— START ENTRIES SHOWN —

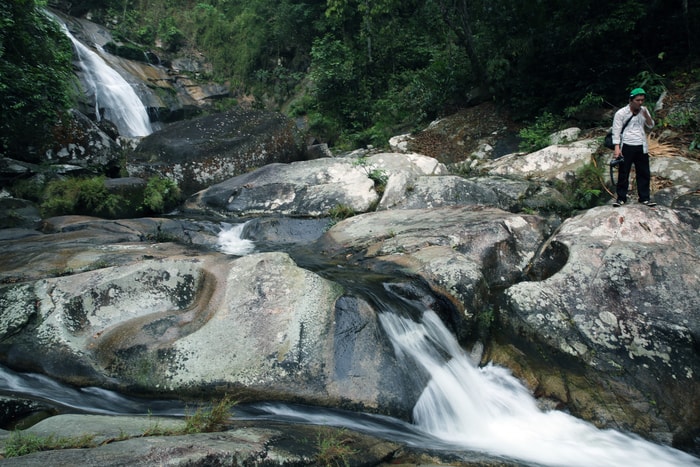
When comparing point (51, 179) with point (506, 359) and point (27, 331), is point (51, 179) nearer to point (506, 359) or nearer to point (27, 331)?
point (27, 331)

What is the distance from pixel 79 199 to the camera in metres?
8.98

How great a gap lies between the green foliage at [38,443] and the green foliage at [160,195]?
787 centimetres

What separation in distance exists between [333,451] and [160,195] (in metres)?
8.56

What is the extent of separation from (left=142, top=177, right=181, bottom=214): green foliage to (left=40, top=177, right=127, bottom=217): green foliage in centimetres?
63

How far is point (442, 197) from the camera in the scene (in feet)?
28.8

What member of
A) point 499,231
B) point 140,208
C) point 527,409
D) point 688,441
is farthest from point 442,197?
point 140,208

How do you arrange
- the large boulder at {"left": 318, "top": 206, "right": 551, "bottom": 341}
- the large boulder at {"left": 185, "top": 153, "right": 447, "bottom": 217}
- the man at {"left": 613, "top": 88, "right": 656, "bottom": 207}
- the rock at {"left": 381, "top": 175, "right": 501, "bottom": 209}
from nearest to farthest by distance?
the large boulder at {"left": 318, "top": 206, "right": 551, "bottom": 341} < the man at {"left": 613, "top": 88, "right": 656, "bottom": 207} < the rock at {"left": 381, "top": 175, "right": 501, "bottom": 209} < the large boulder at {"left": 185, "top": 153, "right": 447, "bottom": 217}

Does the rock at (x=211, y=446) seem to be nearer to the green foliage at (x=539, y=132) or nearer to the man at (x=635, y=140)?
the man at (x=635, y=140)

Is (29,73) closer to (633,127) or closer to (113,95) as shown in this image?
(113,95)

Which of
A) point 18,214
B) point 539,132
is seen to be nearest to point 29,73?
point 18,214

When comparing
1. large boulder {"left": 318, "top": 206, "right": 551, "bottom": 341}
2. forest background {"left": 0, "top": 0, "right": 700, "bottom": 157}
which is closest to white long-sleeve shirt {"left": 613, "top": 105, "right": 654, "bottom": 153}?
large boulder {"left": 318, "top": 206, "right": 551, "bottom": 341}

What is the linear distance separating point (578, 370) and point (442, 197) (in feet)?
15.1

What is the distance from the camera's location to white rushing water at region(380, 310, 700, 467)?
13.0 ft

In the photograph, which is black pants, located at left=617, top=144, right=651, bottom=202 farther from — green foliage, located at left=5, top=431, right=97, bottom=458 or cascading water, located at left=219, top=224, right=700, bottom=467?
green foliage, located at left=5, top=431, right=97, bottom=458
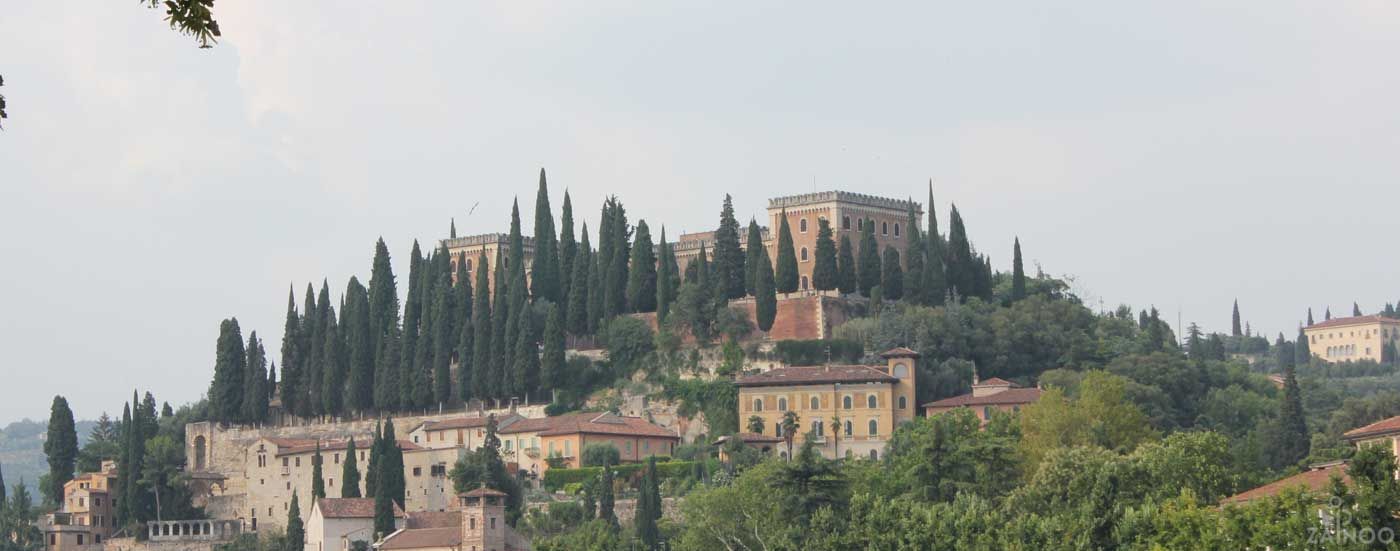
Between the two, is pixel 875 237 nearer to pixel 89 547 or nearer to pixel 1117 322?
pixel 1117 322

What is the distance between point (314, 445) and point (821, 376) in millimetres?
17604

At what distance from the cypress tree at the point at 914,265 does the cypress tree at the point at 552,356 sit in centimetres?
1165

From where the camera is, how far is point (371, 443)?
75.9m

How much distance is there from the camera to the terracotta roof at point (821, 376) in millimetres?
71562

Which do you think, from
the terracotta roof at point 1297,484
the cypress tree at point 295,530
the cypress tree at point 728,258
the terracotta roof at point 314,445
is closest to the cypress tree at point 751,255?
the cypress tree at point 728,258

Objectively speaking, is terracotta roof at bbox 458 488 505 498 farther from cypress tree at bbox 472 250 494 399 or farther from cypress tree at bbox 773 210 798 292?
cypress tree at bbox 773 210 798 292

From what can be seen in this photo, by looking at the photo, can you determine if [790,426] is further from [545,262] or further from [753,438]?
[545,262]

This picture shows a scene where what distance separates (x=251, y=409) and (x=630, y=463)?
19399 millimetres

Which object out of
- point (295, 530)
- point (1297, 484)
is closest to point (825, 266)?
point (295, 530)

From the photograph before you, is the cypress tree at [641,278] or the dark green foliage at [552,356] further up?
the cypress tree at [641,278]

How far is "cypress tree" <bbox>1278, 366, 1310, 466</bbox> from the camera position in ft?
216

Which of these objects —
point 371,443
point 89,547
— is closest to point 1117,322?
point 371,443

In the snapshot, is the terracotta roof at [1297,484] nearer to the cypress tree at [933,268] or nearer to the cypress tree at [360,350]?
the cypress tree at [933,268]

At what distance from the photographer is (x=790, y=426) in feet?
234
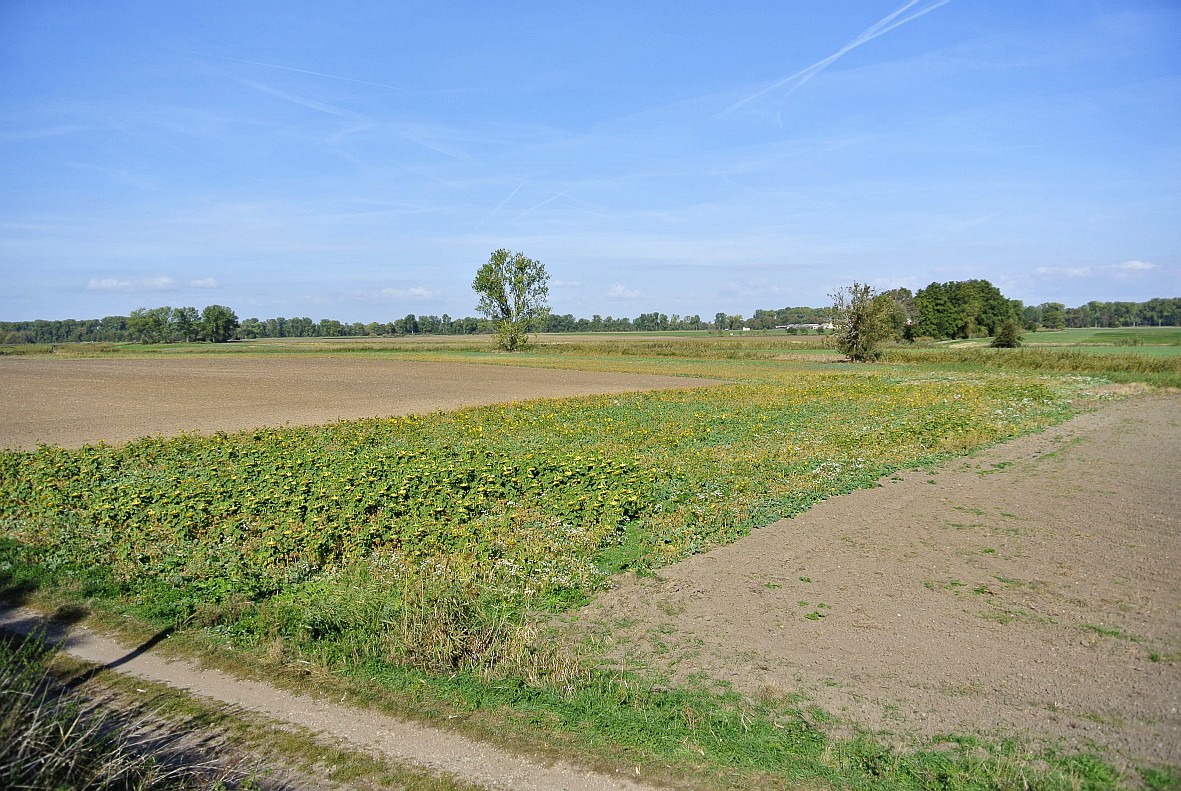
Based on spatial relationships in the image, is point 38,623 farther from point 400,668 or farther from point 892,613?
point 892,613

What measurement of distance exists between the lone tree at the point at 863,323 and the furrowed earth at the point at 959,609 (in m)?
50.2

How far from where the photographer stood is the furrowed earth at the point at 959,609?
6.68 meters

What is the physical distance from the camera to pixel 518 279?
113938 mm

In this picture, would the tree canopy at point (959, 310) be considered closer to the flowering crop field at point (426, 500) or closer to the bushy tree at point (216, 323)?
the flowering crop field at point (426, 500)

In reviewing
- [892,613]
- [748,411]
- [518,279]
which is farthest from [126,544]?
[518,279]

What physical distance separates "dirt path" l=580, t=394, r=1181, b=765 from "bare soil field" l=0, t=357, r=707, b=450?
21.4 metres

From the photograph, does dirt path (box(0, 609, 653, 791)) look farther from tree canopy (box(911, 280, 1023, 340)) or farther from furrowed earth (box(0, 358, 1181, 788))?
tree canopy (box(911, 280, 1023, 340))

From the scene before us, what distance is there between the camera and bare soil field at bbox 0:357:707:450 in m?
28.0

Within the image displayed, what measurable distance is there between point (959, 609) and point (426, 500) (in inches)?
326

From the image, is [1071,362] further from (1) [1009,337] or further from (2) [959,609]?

— END ENTRIES SHOWN —

Omit any images, then output the listing exactly.

§ **SOLVED PROBLEM**:
When comparing point (51, 179) with point (506, 359) and point (27, 331), is point (51, 179) nearer to point (506, 359) or nearer to point (27, 331)?
point (27, 331)

What is the distance from pixel 79 199 to the camera in metres?
8.98

How great a gap lies between the green foliage at [38,443] and the green foliage at [160,195]?
787 centimetres

What separation in distance exists between [333,451] and [160,195] (in metres)?
8.56

What is the extent of separation from (left=142, top=177, right=181, bottom=214): green foliage to (left=40, top=177, right=127, bottom=217): green foliage in centimetres?
63

How far is point (442, 197) from the camera in the scene (in feet)?
28.8

What member of
A) point 499,231
B) point 140,208
C) point 527,409
D) point 688,441
is farthest from point 442,197?
point 140,208

How do you arrange
- the large boulder at {"left": 318, "top": 206, "right": 551, "bottom": 341}
- the large boulder at {"left": 185, "top": 153, "right": 447, "bottom": 217}
- the man at {"left": 613, "top": 88, "right": 656, "bottom": 207}
- the rock at {"left": 381, "top": 175, "right": 501, "bottom": 209}
from nearest to farthest by distance?
the large boulder at {"left": 318, "top": 206, "right": 551, "bottom": 341} < the man at {"left": 613, "top": 88, "right": 656, "bottom": 207} < the rock at {"left": 381, "top": 175, "right": 501, "bottom": 209} < the large boulder at {"left": 185, "top": 153, "right": 447, "bottom": 217}

Does the rock at (x=211, y=446) seem to be nearer to the green foliage at (x=539, y=132) or nearer to the man at (x=635, y=140)?
the man at (x=635, y=140)

Is (29,73) closer to (633,127) or closer to (113,95) as shown in this image?
(113,95)

Which of
A) point 18,214
B) point 539,132
is seen to be nearest to point 29,73?
point 18,214

When comparing
1. large boulder {"left": 318, "top": 206, "right": 551, "bottom": 341}
2. forest background {"left": 0, "top": 0, "right": 700, "bottom": 157}
which is closest to white long-sleeve shirt {"left": 613, "top": 105, "right": 654, "bottom": 153}?
large boulder {"left": 318, "top": 206, "right": 551, "bottom": 341}

What is the linear distance separating point (578, 370) and point (442, 197) (in feet)?
15.1

What is the distance from the camera's location to white rushing water at region(380, 310, 700, 467)?
13.0 ft

In the photograph, which is black pants, located at left=617, top=144, right=651, bottom=202 farther from — green foliage, located at left=5, top=431, right=97, bottom=458 or cascading water, located at left=219, top=224, right=700, bottom=467?
green foliage, located at left=5, top=431, right=97, bottom=458
Between the two, is pixel 875 237 nearer to pixel 89 547 or nearer to pixel 1117 322?
pixel 1117 322

What is the distance between point (314, 445) and point (821, 376) in millimetres?
17604

At what distance from the cypress tree at the point at 914,265 does the cypress tree at the point at 552,356 sit in centimetres?
1165

From where the camera is, how far is point (371, 443)?
75.9m

How much distance is there from the camera to the terracotta roof at point (821, 376) in millimetres?
71562

Which do you think, from
the terracotta roof at point 1297,484
the cypress tree at point 295,530
the cypress tree at point 728,258
the terracotta roof at point 314,445
is closest to the cypress tree at point 751,255?
the cypress tree at point 728,258

Objectively speaking, is terracotta roof at bbox 458 488 505 498 farther from cypress tree at bbox 472 250 494 399 or farther from cypress tree at bbox 773 210 798 292?
cypress tree at bbox 773 210 798 292

From what can be seen in this photo, by looking at the photo, can you determine if [790,426] is further from [545,262] or further from [753,438]?
[545,262]

This picture shows a scene where what distance separates (x=251, y=409) and (x=630, y=463)?
19399 millimetres

Which object out of
- point (295, 530)
- point (1297, 484)
is closest to point (825, 266)?
point (295, 530)

From the photograph before you, is the cypress tree at [641,278] or the dark green foliage at [552,356] further up?
the cypress tree at [641,278]

How far is "cypress tree" <bbox>1278, 366, 1310, 466</bbox> from the camera position in ft?
216

Which of these objects —
point 371,443
point 89,547
— is closest to point 1117,322?
point 371,443

In the snapshot, is the terracotta roof at [1297,484] nearer to the cypress tree at [933,268] or nearer to the cypress tree at [360,350]?
the cypress tree at [933,268]

At what distance from the photographer is (x=790, y=426) in feet?
234
Based on spatial relationships in the image, is point 38,623 farther from point 400,668 or farther from point 892,613?
point 892,613

What measurement of distance exists between the lone tree at the point at 863,323 and the furrowed earth at the point at 959,609 (in m)?
50.2

How far from where the photographer stood is the furrowed earth at the point at 959,609?
6.68 meters

What is the physical distance from the camera to pixel 518 279?
113938 mm

In this picture, would the tree canopy at point (959, 310) be considered closer to the flowering crop field at point (426, 500) or closer to the bushy tree at point (216, 323)?
the flowering crop field at point (426, 500)

In reviewing
- [892,613]
- [748,411]
- [518,279]
which is farthest from [126,544]?
[518,279]

What physical distance separates "dirt path" l=580, t=394, r=1181, b=765 from "bare soil field" l=0, t=357, r=707, b=450?
21.4 metres

From the photograph, does dirt path (box(0, 609, 653, 791)) look farther from tree canopy (box(911, 280, 1023, 340)) or farther from furrowed earth (box(0, 358, 1181, 788))?
tree canopy (box(911, 280, 1023, 340))

From the scene before us, what distance is there between the camera and bare soil field at bbox 0:357:707:450 in m?
28.0

Within the image displayed, what measurable distance is there between point (959, 609) and point (426, 500) (in inches)?
326

From the image, is [1071,362] further from (1) [1009,337] or further from (2) [959,609]?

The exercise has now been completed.